Article 18
Après un an d'ancienneté dans l'entreprise, en cas d'absence au travail justifiée par l'incapacité résultant de maladie ou d'accident, les salariés entrant dans le champ d'application de l'article L. 1226-1 du code du travail recevront pendant 45 jours, 90 % de la rémunération brute qu'ils auraient perçue s'ils avaient continué à travailler.
Ce temps d'indemnisation sera augmenté de 15 jours par période entière de cinq ans d'ancienneté au-delà d'un an, sans que ce temps d'indemnisation puisse dépasser 135 jours. (Se reporter à l'annexe II pour le calcul des durées d'indemnisation).

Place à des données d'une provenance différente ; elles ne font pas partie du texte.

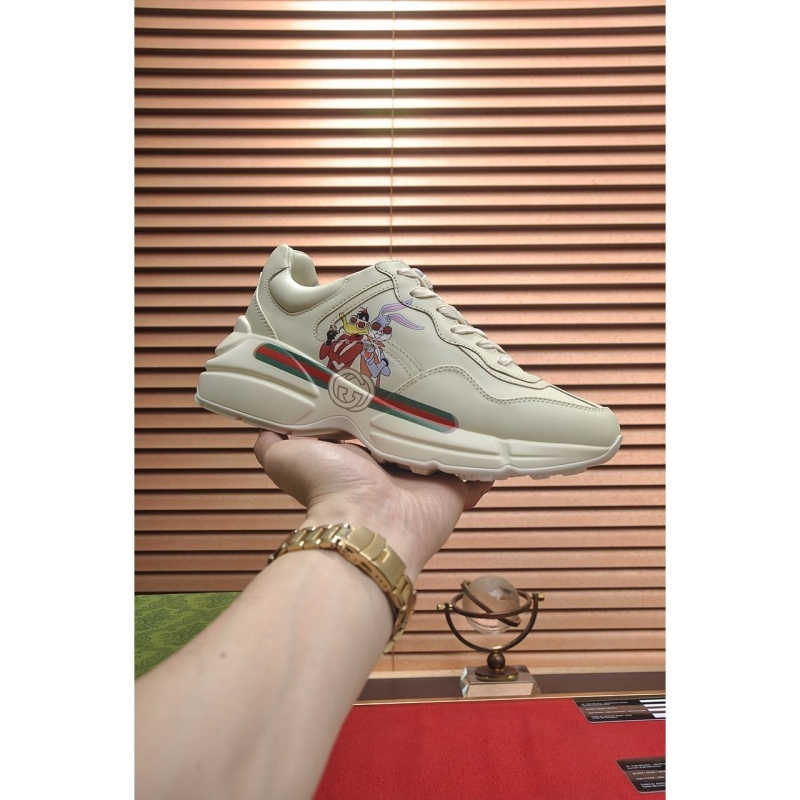G*u*i casual shoes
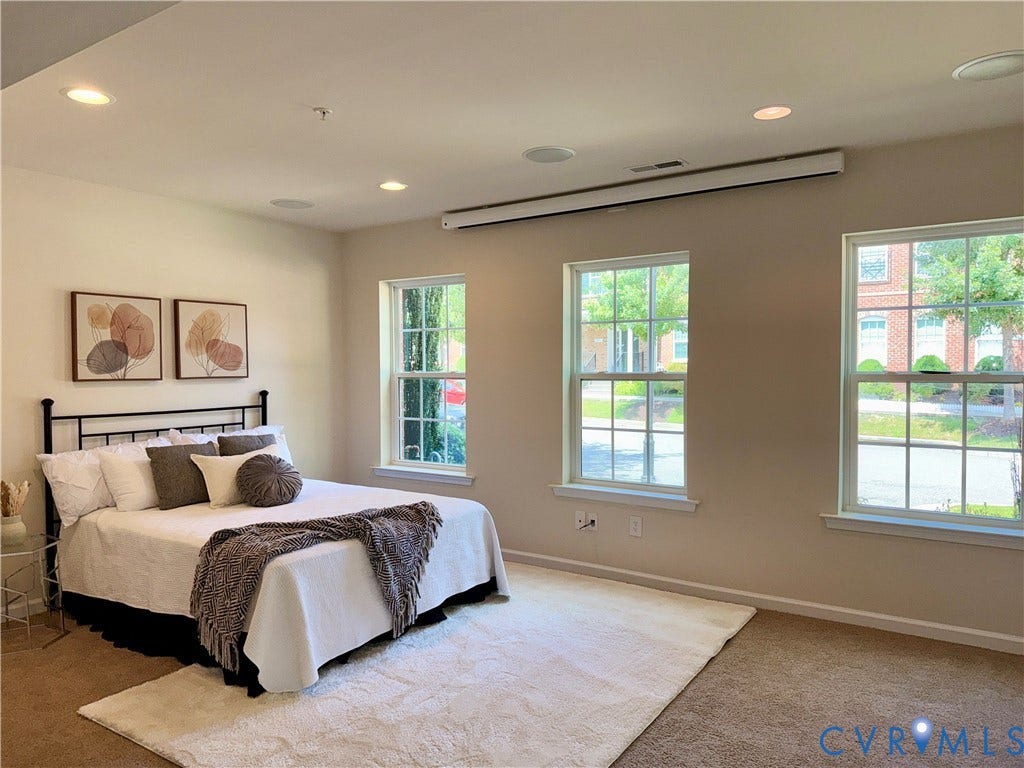 1901 Liesfeld Parkway, West Broad Village, Glen Allen, VA 23060 Full Bath, Utlity Rm for a closet, a wet bar was stub in vs the closet doors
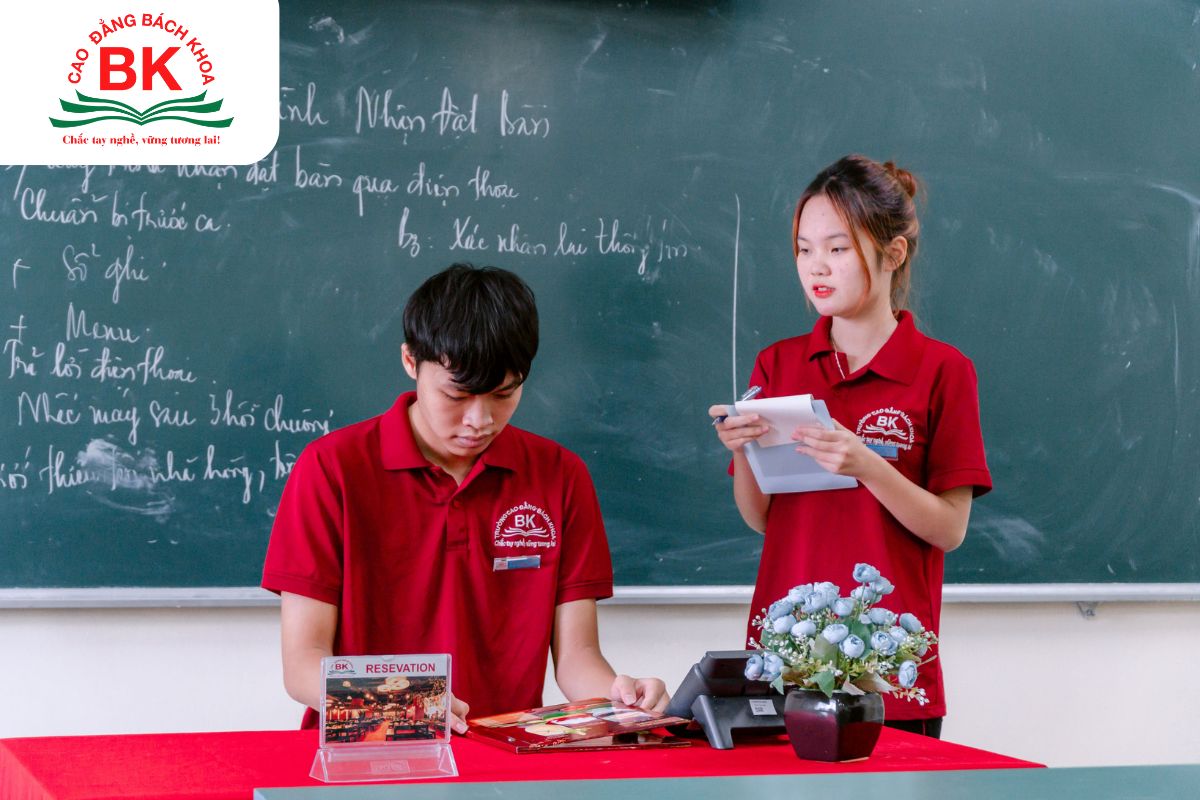 Sinh viên trường Cao đẳng Bách Khoa ngành quản trị khách sạn trong tiết học thực hành 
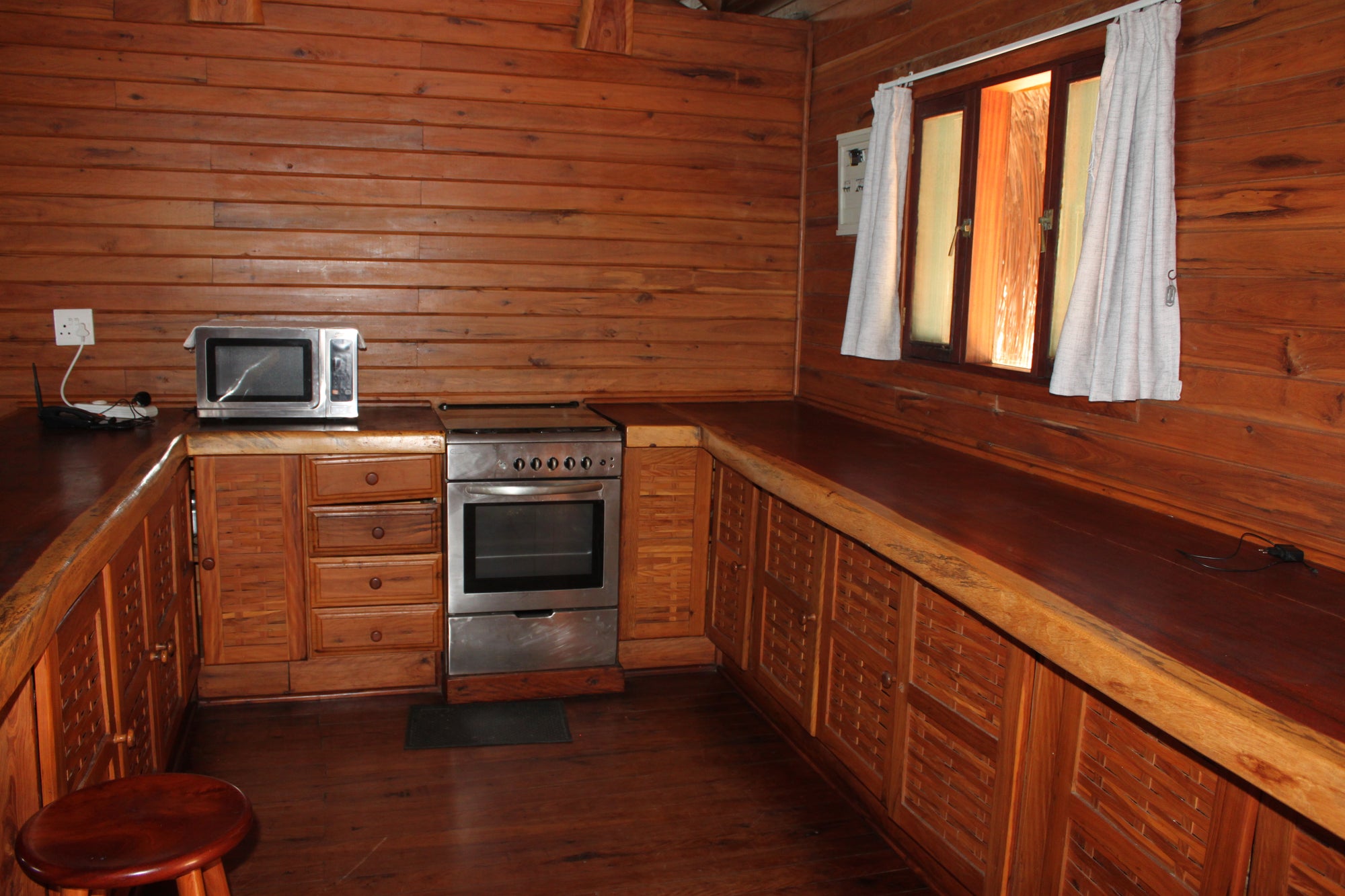 403 - 4 Private rooms and 1 loft room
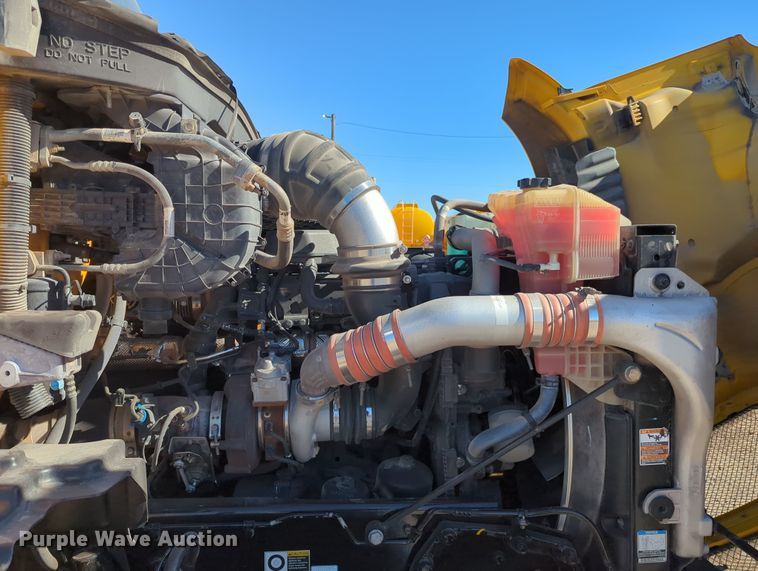 image for item OL9141 2019 Kenworth T680  semi truck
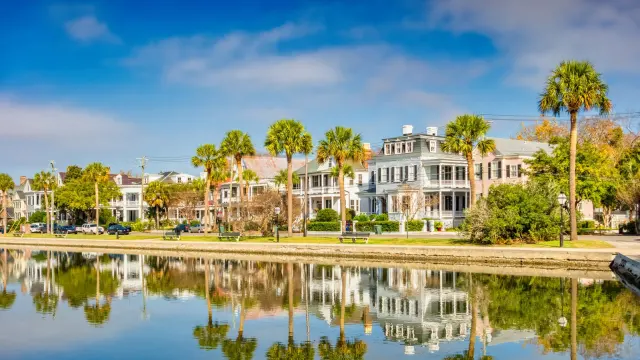 Ten East Coast Towns Where You Can Retire and Leave the Car Behind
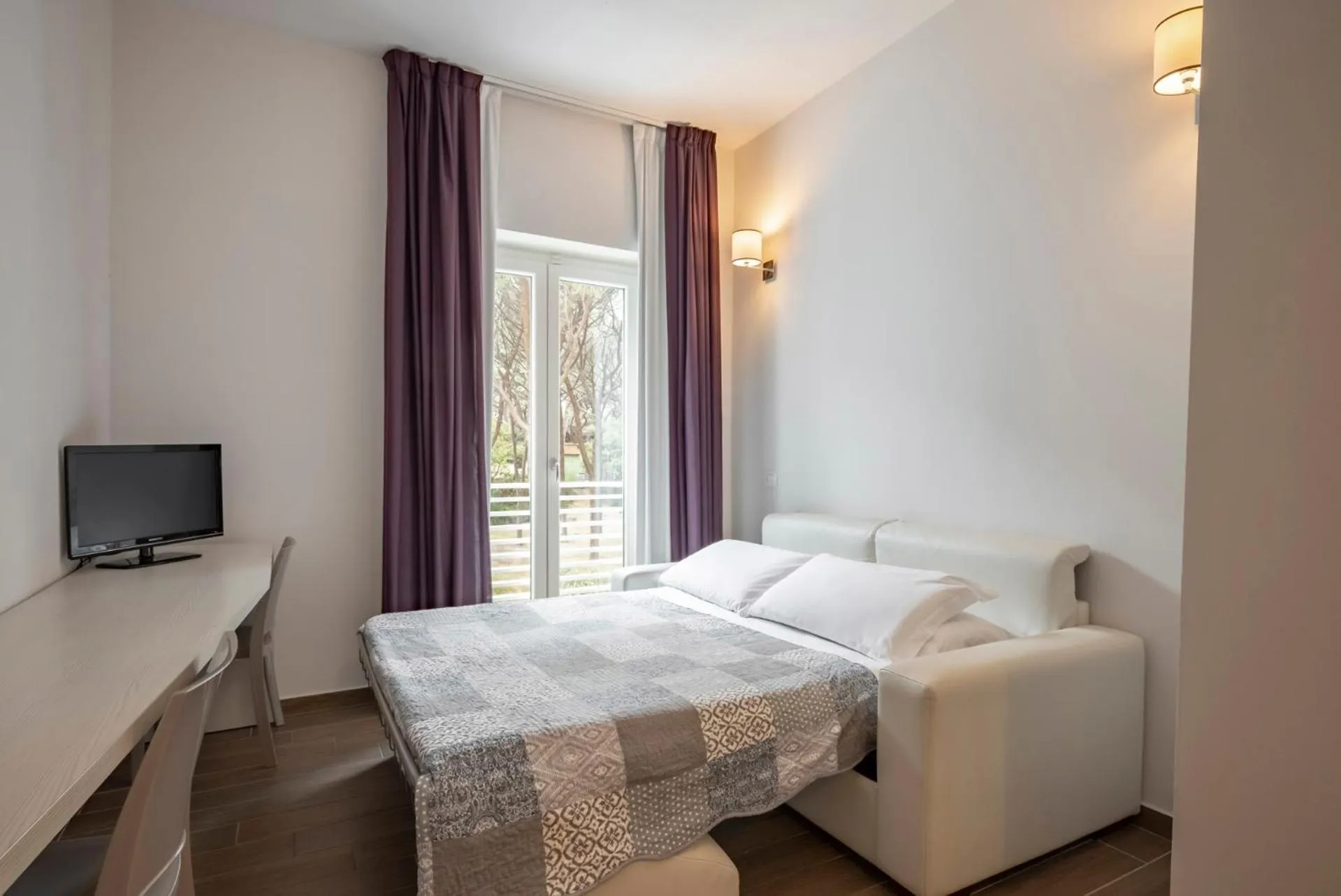 Photo of the whole room, Bed in Hotel La Pineta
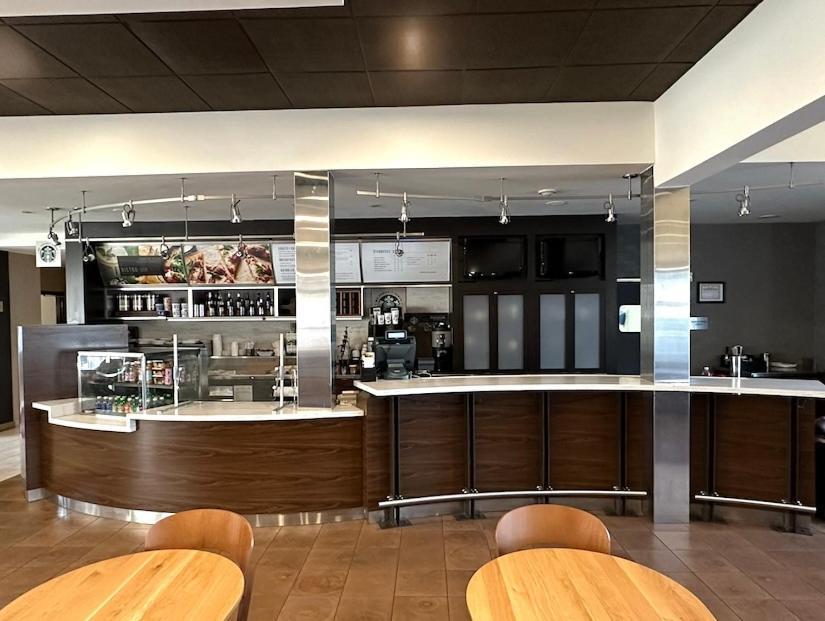 Courtyard By Marriott Hotel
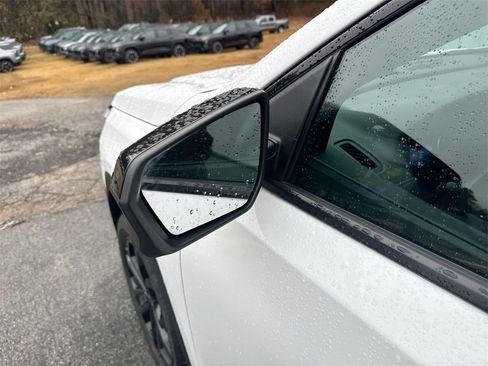 Used 2022 GMC Terrain SLE w/ Driver Convenience Package image 11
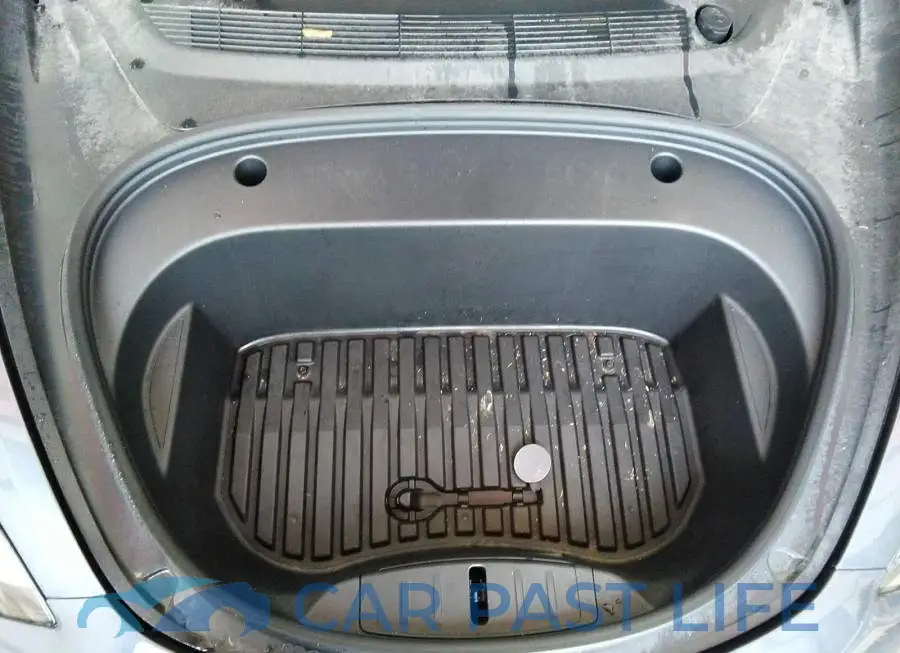 5YJ3E1EAXNF252059# 10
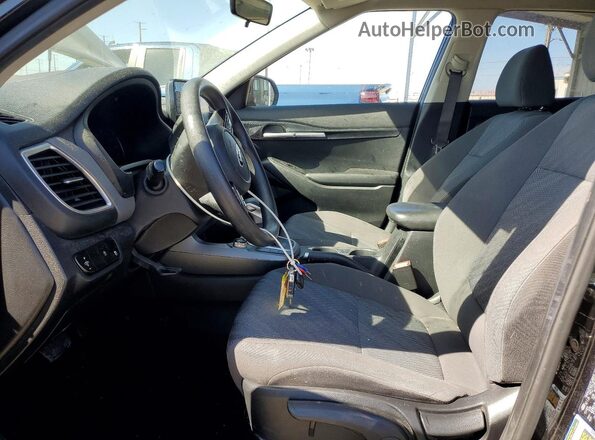 KNDEPCAA1M7173680 2021 KIA SELTOS Черный Вид салона спереди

Lors de chaque arrêt de travail, les délais d'indemnisation commenceront à courir à compter du premier jour d'absence, si celle-ci est consécutive à un accident du travail ou à une maladie professionnelle, à l'exclusion des accidents de trajet, et à compter du huitième jour d'absence dans tous les autres cas.
Pour le calcul des indemnités dues, il est fait application des articles D. 1226-4 à D. 1226-8 du code du travail.
Les jours indemnisés sont accordés par période de 12 mois (qui n'est pas l'année civile).
En cas d'arrêts de travail successifs, il convient de rechercher si le salarié a déjà épuisé ses droits à l'indemnisation au cours des 12 mois précédents (de telle sorte que si plusieurs absences pour maladie ou accident ont été indemnisées au cours de ces 12 mois, la période totale d'indemnisation n'excède pas les durées d'indemnisation prévues).
À l'issue de ces périodes d'indemnisation il sera fait application de l'accord régional de prévoyance du 6 juillet 2009 et de ses avenants.